4

In a Postgres database, I am querying distinct values of MY_DATE in a large table with 300 million rows. There are about 400 of them and the column MY_DATE is indexed.

Select distinct  MY_DATE from MY_TABLE;

The query runs for 22 min.

The same query on my Oracle DB with the exact same data-set and the same index definition runs 11 seconds.

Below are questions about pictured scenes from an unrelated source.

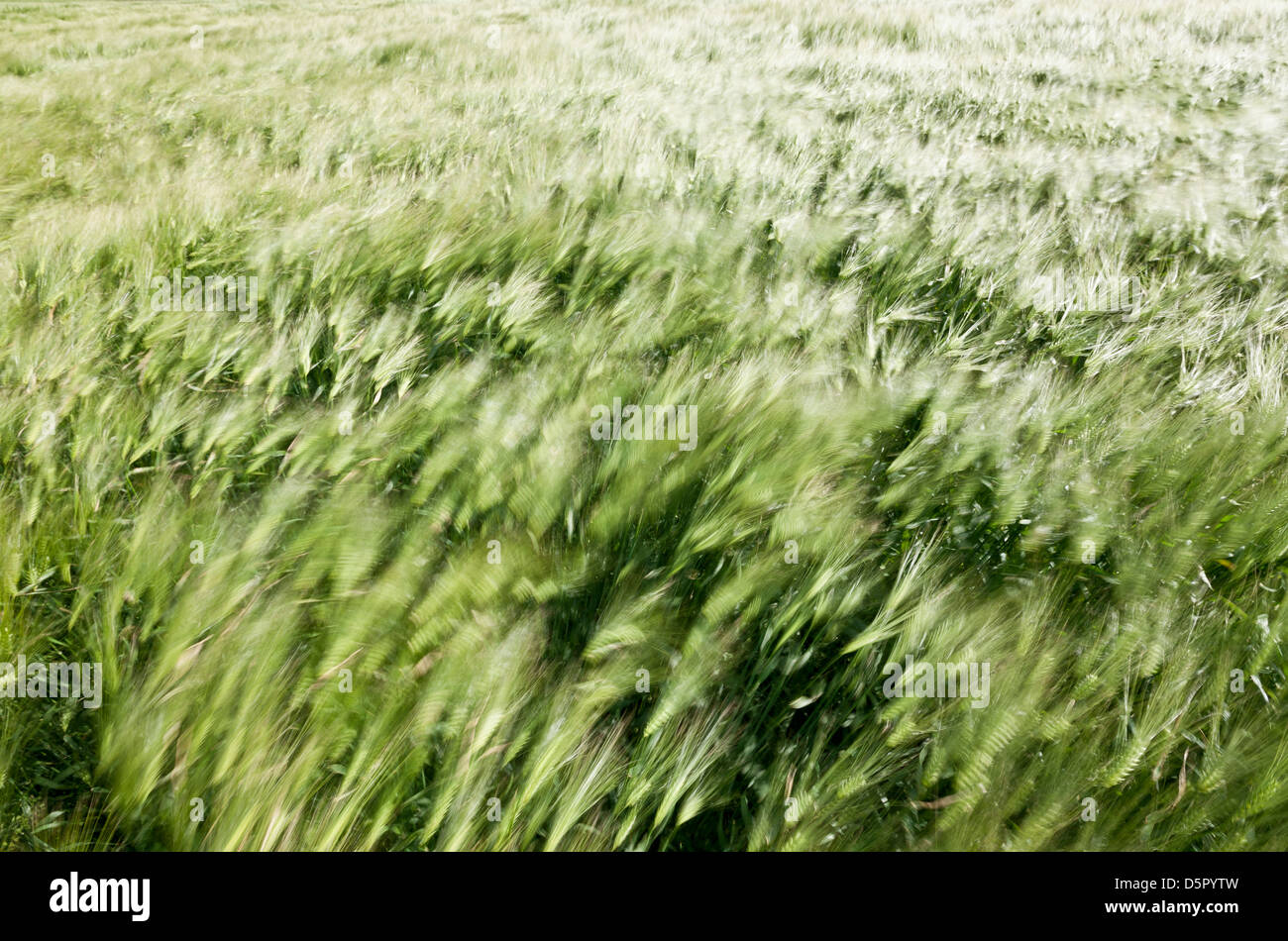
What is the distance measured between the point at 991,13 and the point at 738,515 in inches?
317

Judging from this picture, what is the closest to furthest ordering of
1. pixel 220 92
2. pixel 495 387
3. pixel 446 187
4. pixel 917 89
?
pixel 495 387 < pixel 446 187 < pixel 917 89 < pixel 220 92

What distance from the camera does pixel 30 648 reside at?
1.03 meters

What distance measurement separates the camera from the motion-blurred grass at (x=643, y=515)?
906mm

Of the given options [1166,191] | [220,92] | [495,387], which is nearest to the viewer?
[495,387]

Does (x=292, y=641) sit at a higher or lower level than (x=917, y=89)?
lower

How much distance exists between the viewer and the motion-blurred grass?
2.97 feet

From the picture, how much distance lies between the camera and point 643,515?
3.90 feet

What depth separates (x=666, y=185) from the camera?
8.31ft

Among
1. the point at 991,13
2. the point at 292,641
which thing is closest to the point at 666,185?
the point at 292,641

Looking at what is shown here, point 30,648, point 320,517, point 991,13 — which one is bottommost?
point 30,648
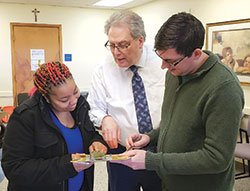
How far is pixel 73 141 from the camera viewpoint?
1334mm

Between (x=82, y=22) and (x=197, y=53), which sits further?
(x=82, y=22)

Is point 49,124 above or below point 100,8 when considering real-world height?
below

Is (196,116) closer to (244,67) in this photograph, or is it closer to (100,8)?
(244,67)

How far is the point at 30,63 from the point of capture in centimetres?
573

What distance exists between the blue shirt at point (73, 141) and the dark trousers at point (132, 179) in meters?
0.30

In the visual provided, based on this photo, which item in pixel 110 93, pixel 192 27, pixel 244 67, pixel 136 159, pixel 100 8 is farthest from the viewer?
pixel 100 8

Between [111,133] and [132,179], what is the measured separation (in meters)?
0.38

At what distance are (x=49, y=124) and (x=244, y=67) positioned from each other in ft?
9.87

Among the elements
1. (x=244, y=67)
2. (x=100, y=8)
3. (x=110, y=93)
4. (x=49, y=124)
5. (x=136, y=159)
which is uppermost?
(x=100, y=8)

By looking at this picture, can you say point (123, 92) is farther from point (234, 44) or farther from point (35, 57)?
point (35, 57)

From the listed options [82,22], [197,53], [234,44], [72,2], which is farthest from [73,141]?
[82,22]

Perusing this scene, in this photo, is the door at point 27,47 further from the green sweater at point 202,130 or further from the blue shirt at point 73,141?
the green sweater at point 202,130

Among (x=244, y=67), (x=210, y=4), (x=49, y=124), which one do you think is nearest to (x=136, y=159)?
(x=49, y=124)

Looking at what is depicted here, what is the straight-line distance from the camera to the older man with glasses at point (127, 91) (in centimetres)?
150
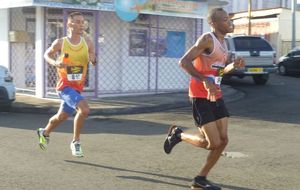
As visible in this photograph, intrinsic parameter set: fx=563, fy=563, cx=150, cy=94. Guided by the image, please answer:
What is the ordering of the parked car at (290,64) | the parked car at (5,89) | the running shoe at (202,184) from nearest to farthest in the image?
the running shoe at (202,184) → the parked car at (5,89) → the parked car at (290,64)

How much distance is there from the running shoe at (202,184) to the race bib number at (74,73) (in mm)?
2384

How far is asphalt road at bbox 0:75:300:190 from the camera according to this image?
614cm

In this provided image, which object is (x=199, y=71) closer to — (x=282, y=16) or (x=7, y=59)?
(x=7, y=59)

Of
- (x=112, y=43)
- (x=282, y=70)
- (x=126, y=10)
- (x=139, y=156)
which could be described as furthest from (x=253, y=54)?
(x=139, y=156)

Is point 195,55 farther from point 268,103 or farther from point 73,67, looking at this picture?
point 268,103

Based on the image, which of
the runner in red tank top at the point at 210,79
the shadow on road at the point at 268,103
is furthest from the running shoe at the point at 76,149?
the shadow on road at the point at 268,103

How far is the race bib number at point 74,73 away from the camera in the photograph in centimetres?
731

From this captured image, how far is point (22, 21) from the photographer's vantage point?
15680 mm

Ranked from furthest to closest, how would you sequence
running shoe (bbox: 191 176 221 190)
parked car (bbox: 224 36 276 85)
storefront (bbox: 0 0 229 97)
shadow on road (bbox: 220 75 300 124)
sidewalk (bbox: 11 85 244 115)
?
parked car (bbox: 224 36 276 85) → storefront (bbox: 0 0 229 97) → sidewalk (bbox: 11 85 244 115) → shadow on road (bbox: 220 75 300 124) → running shoe (bbox: 191 176 221 190)

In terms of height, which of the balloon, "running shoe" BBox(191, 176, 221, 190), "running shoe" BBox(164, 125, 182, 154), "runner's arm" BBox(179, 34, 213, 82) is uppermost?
the balloon

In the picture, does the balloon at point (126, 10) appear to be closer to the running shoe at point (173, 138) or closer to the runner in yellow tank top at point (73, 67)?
the runner in yellow tank top at point (73, 67)

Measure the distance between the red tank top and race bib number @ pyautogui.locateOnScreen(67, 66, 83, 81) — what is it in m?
2.08

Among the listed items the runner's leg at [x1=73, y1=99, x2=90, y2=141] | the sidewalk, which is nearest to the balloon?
the sidewalk

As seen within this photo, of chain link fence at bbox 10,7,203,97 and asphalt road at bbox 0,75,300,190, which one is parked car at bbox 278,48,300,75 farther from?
asphalt road at bbox 0,75,300,190
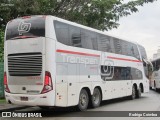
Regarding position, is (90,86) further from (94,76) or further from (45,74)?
(45,74)

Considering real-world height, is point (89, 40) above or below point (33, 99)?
Answer: above

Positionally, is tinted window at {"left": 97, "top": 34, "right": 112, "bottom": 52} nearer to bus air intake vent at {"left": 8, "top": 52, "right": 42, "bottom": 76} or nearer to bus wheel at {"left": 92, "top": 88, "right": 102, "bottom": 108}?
bus wheel at {"left": 92, "top": 88, "right": 102, "bottom": 108}

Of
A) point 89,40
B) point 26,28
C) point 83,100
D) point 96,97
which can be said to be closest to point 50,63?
point 26,28

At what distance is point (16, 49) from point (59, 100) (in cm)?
254

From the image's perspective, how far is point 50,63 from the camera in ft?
44.4

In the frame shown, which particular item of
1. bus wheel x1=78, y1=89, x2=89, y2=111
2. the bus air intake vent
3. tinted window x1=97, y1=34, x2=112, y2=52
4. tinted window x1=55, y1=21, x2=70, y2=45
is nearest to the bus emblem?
the bus air intake vent

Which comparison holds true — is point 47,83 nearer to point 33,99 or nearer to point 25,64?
point 33,99

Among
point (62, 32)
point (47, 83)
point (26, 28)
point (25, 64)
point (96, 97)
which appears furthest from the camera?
point (96, 97)

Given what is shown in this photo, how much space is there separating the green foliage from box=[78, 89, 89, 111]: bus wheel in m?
7.79

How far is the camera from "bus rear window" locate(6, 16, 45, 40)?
13.8m

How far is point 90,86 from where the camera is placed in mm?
16297

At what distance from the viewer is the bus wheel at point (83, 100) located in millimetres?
15406

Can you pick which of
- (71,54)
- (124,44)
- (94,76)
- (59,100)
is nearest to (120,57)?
(124,44)

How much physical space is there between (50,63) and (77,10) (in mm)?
12083
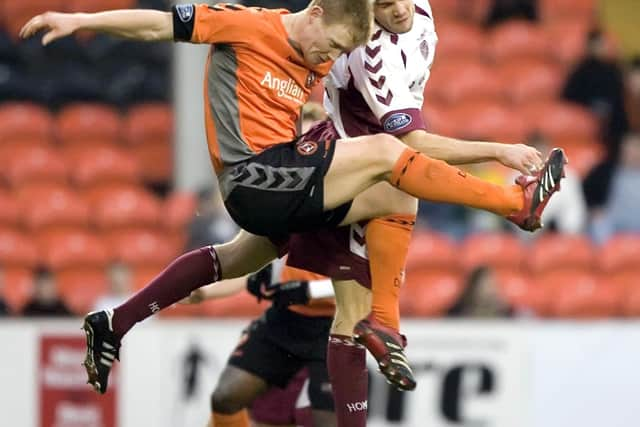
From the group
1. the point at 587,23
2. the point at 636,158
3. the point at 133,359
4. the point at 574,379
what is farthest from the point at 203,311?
the point at 587,23

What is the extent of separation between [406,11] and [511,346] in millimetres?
3237

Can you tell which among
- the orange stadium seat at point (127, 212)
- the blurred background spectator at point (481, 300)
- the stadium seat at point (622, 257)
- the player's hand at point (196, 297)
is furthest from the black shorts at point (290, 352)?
the orange stadium seat at point (127, 212)

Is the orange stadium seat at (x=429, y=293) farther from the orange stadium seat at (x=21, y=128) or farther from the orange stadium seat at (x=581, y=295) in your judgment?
the orange stadium seat at (x=21, y=128)

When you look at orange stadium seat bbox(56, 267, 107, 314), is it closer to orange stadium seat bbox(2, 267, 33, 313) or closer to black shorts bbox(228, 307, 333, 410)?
orange stadium seat bbox(2, 267, 33, 313)

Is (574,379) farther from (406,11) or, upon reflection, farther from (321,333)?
(406,11)

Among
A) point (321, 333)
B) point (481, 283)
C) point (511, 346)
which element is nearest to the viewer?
point (321, 333)

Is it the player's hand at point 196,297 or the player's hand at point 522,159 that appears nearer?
the player's hand at point 522,159

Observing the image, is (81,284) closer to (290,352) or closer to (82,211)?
(82,211)

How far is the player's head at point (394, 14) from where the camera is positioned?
5605mm

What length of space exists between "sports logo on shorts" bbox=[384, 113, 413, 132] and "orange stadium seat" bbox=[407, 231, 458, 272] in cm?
400

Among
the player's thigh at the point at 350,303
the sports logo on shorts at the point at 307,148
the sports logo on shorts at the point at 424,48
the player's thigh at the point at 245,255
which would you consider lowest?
the player's thigh at the point at 350,303

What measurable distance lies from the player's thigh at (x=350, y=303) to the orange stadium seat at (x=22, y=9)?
699 cm

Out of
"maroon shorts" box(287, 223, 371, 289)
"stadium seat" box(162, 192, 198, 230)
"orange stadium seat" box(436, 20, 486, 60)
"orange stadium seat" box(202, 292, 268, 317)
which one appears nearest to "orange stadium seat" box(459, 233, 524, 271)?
"orange stadium seat" box(202, 292, 268, 317)

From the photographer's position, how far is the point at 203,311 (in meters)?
9.18
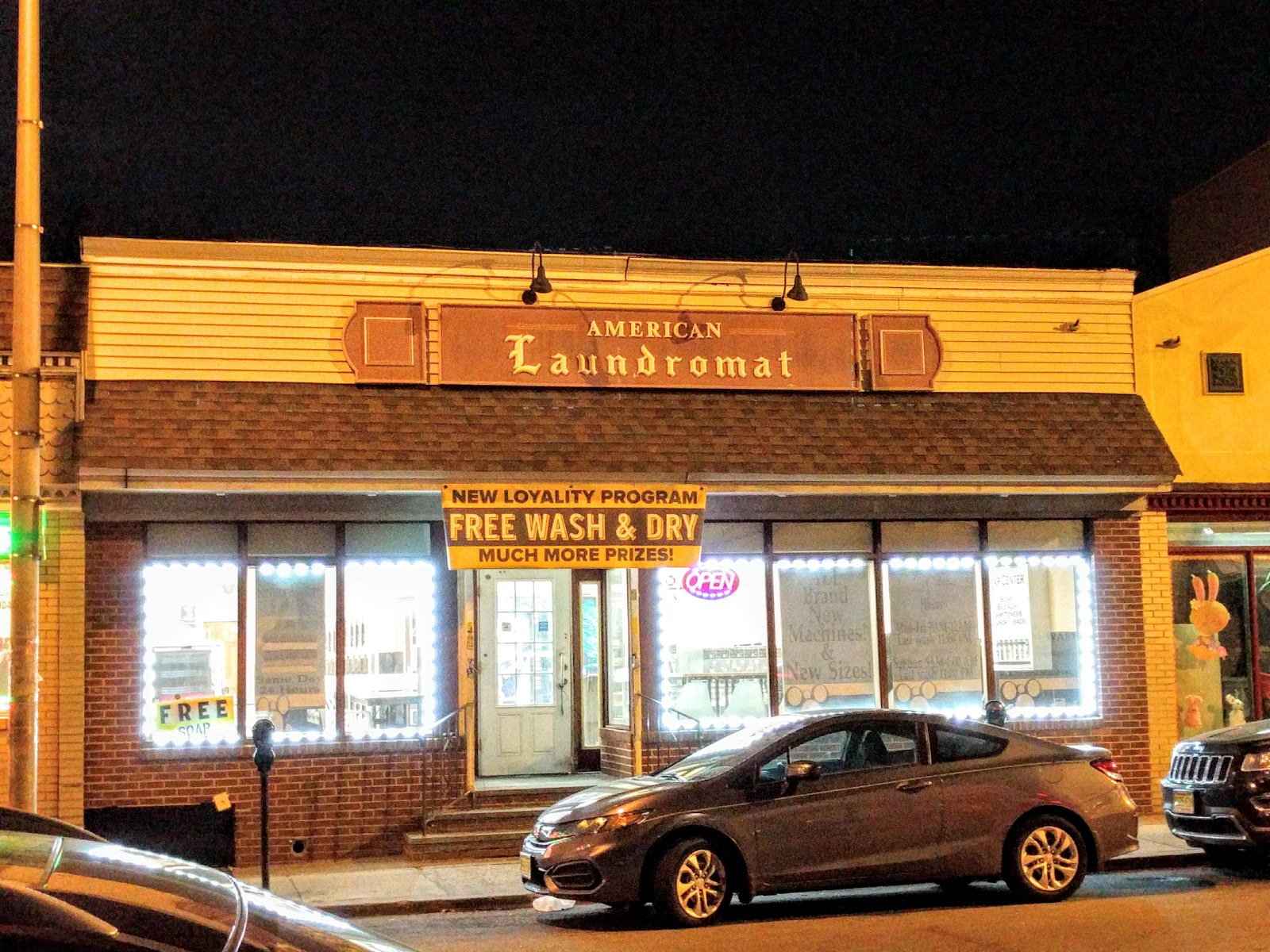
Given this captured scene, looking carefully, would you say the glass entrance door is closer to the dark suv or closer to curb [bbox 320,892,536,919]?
curb [bbox 320,892,536,919]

The query plan shows that the query is using the index:

EXPLAIN Select distinct  MY_DATE from MY_TABLE LIMIT 200;

gives:

QUERY PLAN
Limit  (cost=0.57..7171644.14 rows=200 width=8)
  ->  Unique  (cost=0.57..15419034.24 rows=430 width=8)
        ->  Index Only Scan using idx_obsdate on my_table  (cost=0.57..14672064.14 rows=298788038 width=8)

When I limit the results, the query can become much faster. Ee.g.

Select distinct  MY_DATE from MY_TABLE LIMIT 5;

runs in sub-seconds.

but:

Select distinct  MY_DATE from MY_TABLE LIMIT 50;

already takes minutes. Time seems to increase exponentially with the LIMIT clause.

I expect the Postgres query to run in seconds, as my OracleDB does. 20 minutes for an index scan - even for a large table - seems way off the mark.

Any suggestions what causes the issue and what I can do?

Erwin Brandstetter
  • 605,456
  • 145
  • 1,078
  • 1,228
tomanizer
  • 851
  • 6
  • 16

1 Answers1

6

distinct values ... 300 million rows ... about 400 of them ... column ... indexed.

There are much faster techniques for this. Emulating a loose index scan (a.k.a. skip scan), and assuming my_date is defined NOT NULL (or we can ignore NULL values):

WITH RECURSIVE cte AS (
   SELECT min(my_date) AS my_date
   FROM   my_table

   UNION ALL
   SELECT (SELECT my_date
           FROM   my_table 
           WHERE  my_date > cte.my_date
           ORDER  BY my_date
           LIMIT  1)
   FROM   cte
   WHERE  my_date IS NOT NULL
   )
TABLE  cte;

Related:

Using the index you mentioned it should finish in milliseconds.

Oracle DB ... 11 seconds.

Because Oracle has native index skip scans and Postgres does not. There are ongoing efforts to implement similar functionality in Postgres 12.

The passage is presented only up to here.